Moreover, the financial crisis related to the mortgages is only the tip of the iceberg. The same reckless lending practices that we are learning were dominant in the mortgage market are also the norm in the credit card and auto loans industries, where problems are also increasing. And here lies the essence of today capitalism's "health". Its little dirty secret is the perversion of the mechanism of credit as a way to buy its way out of a lack of solvent markets to sell its commodities. Lending is no longer a promise of repayment with a profit backed up by some material reality (i.e., collateral) that can stimulate capitalist development. It has become a way of keeping the economy artificially afloat and preventing the collapse of the system under the weight of its historic crisis. Already in the 1980's the financial crisis that followed the bust of the Latin American economies weighed down by debts that they had no means to repay demonstrated the limits of credit as a remedy to deal with the crisis. The same lesson could have been learned in 1997 and 1998 at the time of the collapse of the Asian tigers and dragons, and Russia's default on its debt. In fact the housing bubble was a reaction and an effort to overcome the burst of tech/internet bubble. One can justly pose the question, what is the next bubble going to be?
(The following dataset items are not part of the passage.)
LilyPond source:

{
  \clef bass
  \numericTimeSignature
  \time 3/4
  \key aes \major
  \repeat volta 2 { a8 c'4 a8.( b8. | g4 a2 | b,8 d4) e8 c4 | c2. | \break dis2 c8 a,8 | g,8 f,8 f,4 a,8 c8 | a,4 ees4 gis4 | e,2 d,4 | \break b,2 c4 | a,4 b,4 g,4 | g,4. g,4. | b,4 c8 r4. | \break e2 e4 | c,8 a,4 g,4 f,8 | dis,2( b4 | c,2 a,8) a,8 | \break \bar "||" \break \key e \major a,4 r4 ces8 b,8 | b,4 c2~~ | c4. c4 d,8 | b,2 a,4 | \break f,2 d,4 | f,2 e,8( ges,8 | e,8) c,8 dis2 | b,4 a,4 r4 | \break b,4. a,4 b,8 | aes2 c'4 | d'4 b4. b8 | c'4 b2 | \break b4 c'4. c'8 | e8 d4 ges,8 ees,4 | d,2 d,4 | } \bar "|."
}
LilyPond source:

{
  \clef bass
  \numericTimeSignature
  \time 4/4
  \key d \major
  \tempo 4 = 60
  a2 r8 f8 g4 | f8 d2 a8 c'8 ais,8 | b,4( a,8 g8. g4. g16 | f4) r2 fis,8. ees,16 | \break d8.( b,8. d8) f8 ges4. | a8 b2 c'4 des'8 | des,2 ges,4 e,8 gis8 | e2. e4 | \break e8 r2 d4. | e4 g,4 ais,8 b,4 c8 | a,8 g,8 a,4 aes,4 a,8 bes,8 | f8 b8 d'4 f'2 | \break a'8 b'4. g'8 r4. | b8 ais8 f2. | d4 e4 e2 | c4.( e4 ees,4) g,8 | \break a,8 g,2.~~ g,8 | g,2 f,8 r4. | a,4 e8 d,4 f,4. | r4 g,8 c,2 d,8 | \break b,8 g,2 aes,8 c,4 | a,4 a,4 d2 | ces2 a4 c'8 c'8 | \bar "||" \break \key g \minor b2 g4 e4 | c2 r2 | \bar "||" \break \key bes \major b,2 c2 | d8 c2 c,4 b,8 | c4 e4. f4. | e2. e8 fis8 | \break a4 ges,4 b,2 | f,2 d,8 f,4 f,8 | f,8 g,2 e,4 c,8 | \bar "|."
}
Yet there is another aspect of the present financial crisis. This is the rampant speculation that accompanied the real estate bubble. What we are talking about is not small time speculation by an individual investor buying a house and quickly flipping it to make a quick buck from the fast appreciation of the value of the property. This is peanuts. What really counts is the big time speculation that all the major financial institutions engaged in through the securitization and selling of mortgage-debt in the stock market. The exact mechanisms of these schemes are not easy to come by, but from what is known they look very much like the age old ponzi schemes. In any case, what this monstrous level of speculation shows is the degree to which the economy has become a "casino economy" where capital is not invested in the real economy, but instead it is used to gamble.

The medicine is not working

The American bourgeoisie likes to present itself as the ideological champion of free market capitalism. This is nothing other than ideological posturing. An economy left to function according to the laws of the market has no place in today's capitalism, dominated by omnipresent state intervention. This is the sense of the "debate" within the bourgeoisie on how to manage the present economic mess. In essence there is nothing new being put forward. The same old monetary and fiscal policies are applied in hope to stimulate the economy. Among the big proposals are lower taxes and rising spending - public projects like public infrastructure expansion: highways, bridges, airports.

For the moment what is already being done is also the application of the same old policies of easy money. So far the Federal Reserve has cut its interest rate benchmark three times and seems posed to do so once more this month. In a desperate move to bolster liquidity on the credit market it offered a big Christmas gift -cheap multibillion emergency dollars - to the financial institutions that were short on cash.

Perspectives

What these efforts by the State to manage the crisis will amount to remains to be seen. What is evident is that more than ever the bourgeoisie has less margin of maneuver for its economic policies. After decades of managing the crisis, the American bourgeoisie sits on a very sick economy. The monstrous national debt, the federal budget deficit, the fragile financial system, all this makes it more difficult for the bourgeoisie to deal with the collapse of its system.

For the working class the aggravation of the economic crisis will undoubtedly bring more misery as it deals with the attacks that the bourgeoisie will launch to try to make it bear the impact of its economic difficulties. It is time to prepare to defend itself and give society a different perspective than the present madness of capitalism.